Off the Charts: European Banks Thriving as Investor Fears Ease

The bank crisis is not yet resolved, but it “appears to have been put on the back burner of investor concerns,” Jeffrey Yale Rubin and Kevin Pleines of Birinyi Associates said in a research bulletin sent to clients this week.

The accompanying charts show what has happened to the share prices of an index of euro zone bank stocks, and to each of the 28 members in the index, since June 30. In early July, the index kept falling, but by late in the month it turned around. Anyone who bought all the banks at the end of June is up by about 25 percent. Anyone with the good fortune to buy at the exact bottom has a profit of about half the money invested.

The bank stocks have outperformed other European stocks and they have outperformed American bank stocks, although the shares of most American banks also have risen.
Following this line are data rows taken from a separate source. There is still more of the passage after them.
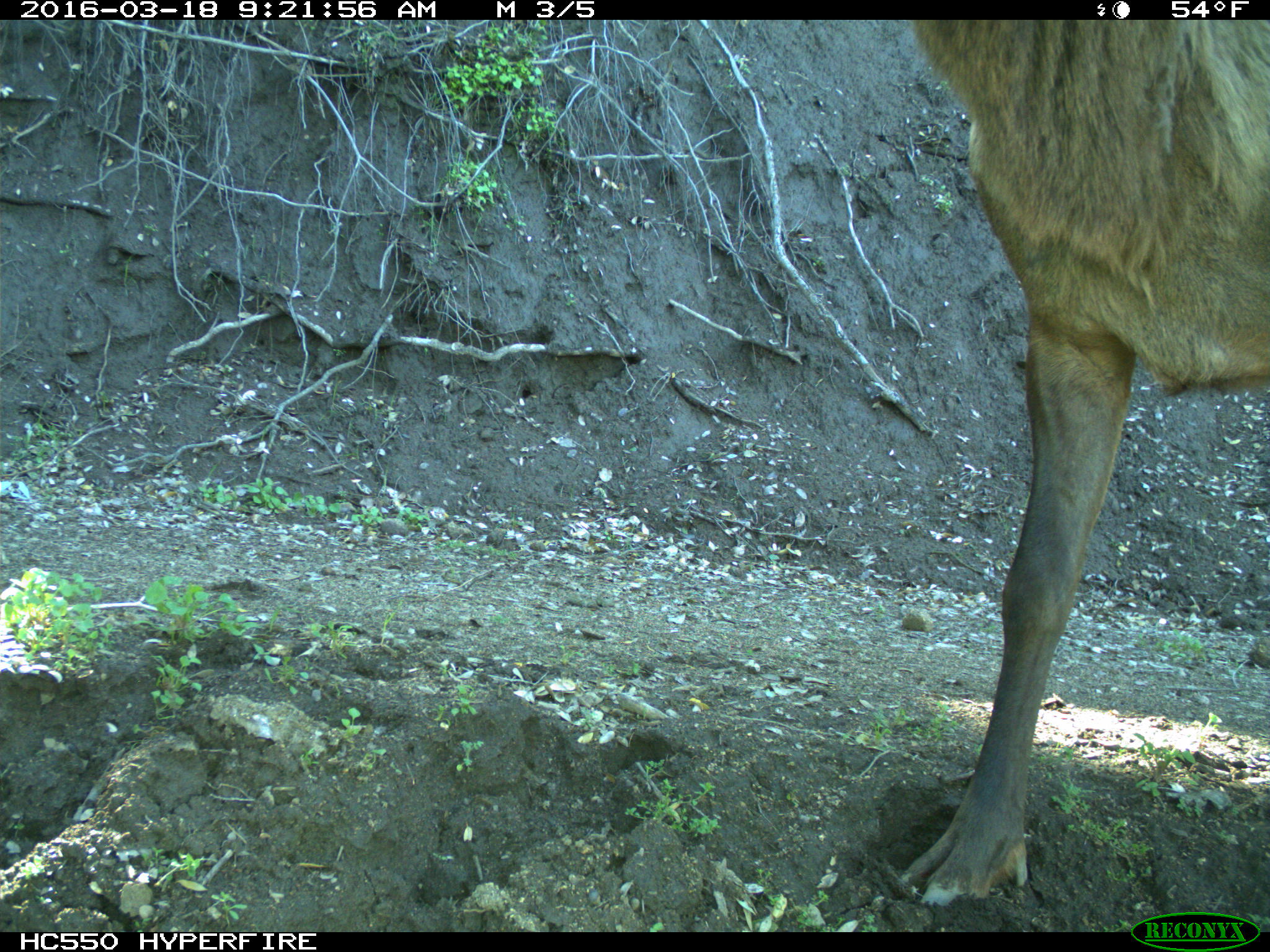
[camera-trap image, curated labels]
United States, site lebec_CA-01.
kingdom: Animalia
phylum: Chordata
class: Mammalia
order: Artiodactyla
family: Cervidae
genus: Cervus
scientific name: Cervus canadensis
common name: elk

The reasons for the relaxation of investor fears are simple enough. There is a growing confidence that euro zone institutions will succeed in their support efforts. Finance ministers are still arguing about the details of a single regulator for banks throughout the zone, but the European Central Bank’s promise to lend money to banks that need it is widely accepted, and investors believe that Germany will put up whatever money is needed to keep the euro zone from breaking up.

Troubled governments like Italy and Spain are still paying much more than Germany to borrow, but their rates have fallen. Costs have declined even in Portugal, which is in the weakest position of countries other than Greece. The French banks led the way up in late 2012, but even the price of Banco Espirito, a Portuguese bank, has soared by about half since midyear. There are still major concerns about troubled Spanish banks, and two of those join an Italian institution in being the only stock market losers over the period. But the National Bank of Greece managed a small gain.

None of this means that those banks have served long-term shareholders well. Only one of them, a Finnish institution, has a share price higher than it did at the end of 2007, before the financial crisis.

But, for now at least, investors seem to have growing confidence that the banks will survive. Given the fears of a few months ago, that is reason for celebration.